=== Task requirements ===
Rewrite the records from the line containing "Given this image, is" through the end of the records, requests included, and shift every coordinate in the answers by -108.

=== Exercise data ===
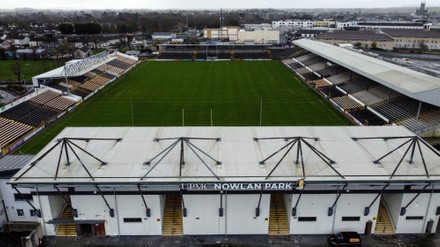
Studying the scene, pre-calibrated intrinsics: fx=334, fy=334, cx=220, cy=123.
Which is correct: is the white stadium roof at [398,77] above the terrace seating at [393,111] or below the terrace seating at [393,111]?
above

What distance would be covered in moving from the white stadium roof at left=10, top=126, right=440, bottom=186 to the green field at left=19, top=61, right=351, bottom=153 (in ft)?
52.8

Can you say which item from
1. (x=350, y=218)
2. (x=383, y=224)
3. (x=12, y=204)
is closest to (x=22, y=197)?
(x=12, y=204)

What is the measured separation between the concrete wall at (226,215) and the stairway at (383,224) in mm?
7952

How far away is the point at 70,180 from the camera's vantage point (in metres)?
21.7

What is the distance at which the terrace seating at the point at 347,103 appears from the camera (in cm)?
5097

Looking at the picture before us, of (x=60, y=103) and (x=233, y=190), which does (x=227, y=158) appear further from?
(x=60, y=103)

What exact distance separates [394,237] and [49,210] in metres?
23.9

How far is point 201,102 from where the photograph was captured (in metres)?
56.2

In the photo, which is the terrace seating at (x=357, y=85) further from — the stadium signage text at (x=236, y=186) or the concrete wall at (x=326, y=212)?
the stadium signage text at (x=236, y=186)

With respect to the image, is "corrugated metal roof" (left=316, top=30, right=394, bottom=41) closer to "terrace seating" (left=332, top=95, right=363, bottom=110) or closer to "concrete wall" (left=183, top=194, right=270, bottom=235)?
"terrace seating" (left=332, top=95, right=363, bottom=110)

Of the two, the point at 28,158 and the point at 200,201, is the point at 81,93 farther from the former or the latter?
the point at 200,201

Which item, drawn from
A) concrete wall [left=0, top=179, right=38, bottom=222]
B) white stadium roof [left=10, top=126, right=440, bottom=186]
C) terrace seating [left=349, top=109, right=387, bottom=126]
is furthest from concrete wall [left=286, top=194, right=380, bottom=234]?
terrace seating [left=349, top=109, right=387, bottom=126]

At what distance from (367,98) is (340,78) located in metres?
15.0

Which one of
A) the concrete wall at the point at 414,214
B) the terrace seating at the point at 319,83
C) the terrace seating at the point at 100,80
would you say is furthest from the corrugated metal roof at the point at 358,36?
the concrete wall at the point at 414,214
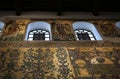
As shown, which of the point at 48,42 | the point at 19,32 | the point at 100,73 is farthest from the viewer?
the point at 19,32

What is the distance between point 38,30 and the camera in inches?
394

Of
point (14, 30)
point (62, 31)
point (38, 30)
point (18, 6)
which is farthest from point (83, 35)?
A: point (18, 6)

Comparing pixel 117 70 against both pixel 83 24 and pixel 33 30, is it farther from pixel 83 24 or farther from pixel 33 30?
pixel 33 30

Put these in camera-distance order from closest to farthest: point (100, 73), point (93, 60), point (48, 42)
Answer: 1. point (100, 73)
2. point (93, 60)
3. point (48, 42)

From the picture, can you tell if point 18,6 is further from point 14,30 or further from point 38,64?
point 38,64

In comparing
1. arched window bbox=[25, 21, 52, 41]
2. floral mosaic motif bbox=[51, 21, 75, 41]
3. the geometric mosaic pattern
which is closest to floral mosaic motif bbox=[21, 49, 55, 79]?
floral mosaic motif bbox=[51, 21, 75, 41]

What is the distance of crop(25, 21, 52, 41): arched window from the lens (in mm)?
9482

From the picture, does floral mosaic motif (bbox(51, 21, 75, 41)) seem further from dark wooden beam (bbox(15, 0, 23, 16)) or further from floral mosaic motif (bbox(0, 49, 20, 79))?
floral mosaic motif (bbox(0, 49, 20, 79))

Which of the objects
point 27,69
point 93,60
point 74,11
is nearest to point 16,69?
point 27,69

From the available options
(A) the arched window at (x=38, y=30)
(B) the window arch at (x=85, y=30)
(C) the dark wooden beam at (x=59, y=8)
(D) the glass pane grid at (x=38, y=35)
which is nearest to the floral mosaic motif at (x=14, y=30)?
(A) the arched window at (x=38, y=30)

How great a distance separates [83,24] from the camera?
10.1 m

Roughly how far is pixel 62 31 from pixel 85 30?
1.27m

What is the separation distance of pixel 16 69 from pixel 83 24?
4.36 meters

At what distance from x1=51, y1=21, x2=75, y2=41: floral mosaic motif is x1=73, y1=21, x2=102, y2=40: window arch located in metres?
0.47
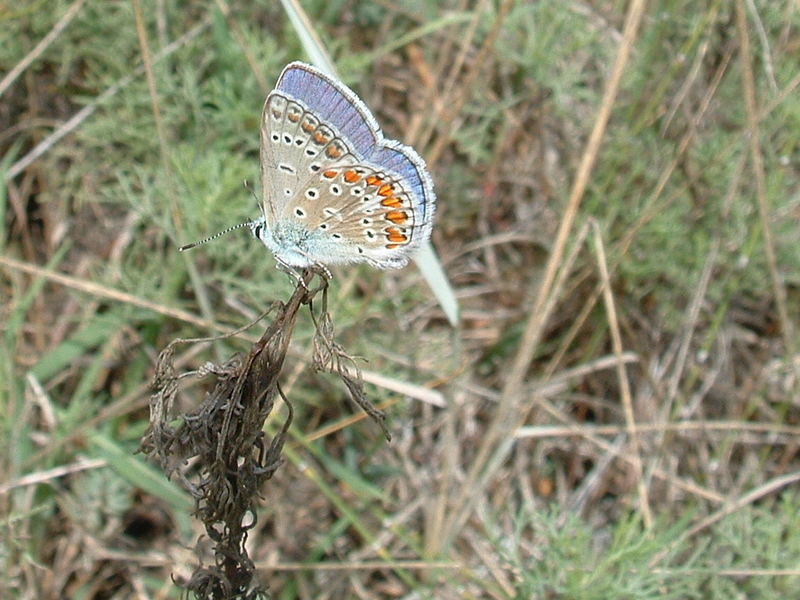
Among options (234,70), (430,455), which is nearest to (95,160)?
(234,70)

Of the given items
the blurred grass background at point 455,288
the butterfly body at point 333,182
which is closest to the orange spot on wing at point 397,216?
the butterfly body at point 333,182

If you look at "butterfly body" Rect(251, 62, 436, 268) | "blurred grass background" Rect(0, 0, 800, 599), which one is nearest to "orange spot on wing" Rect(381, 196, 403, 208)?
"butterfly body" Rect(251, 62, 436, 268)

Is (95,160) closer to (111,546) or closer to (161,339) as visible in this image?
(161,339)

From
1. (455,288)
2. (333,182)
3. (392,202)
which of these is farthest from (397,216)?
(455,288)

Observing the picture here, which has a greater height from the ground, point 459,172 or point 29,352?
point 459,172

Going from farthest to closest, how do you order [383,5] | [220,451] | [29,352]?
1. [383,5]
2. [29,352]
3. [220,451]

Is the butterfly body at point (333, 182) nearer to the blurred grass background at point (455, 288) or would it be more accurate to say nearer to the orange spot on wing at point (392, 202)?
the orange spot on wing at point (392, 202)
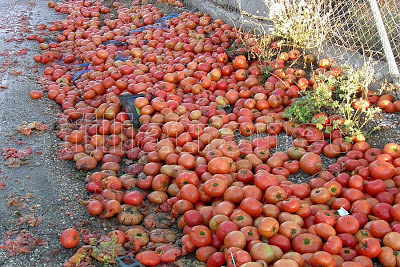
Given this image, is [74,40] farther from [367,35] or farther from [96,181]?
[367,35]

=== Response to this exercise ===
Given this image, is [74,40] farther from [367,35] or farther from [96,181]?
[259,-73]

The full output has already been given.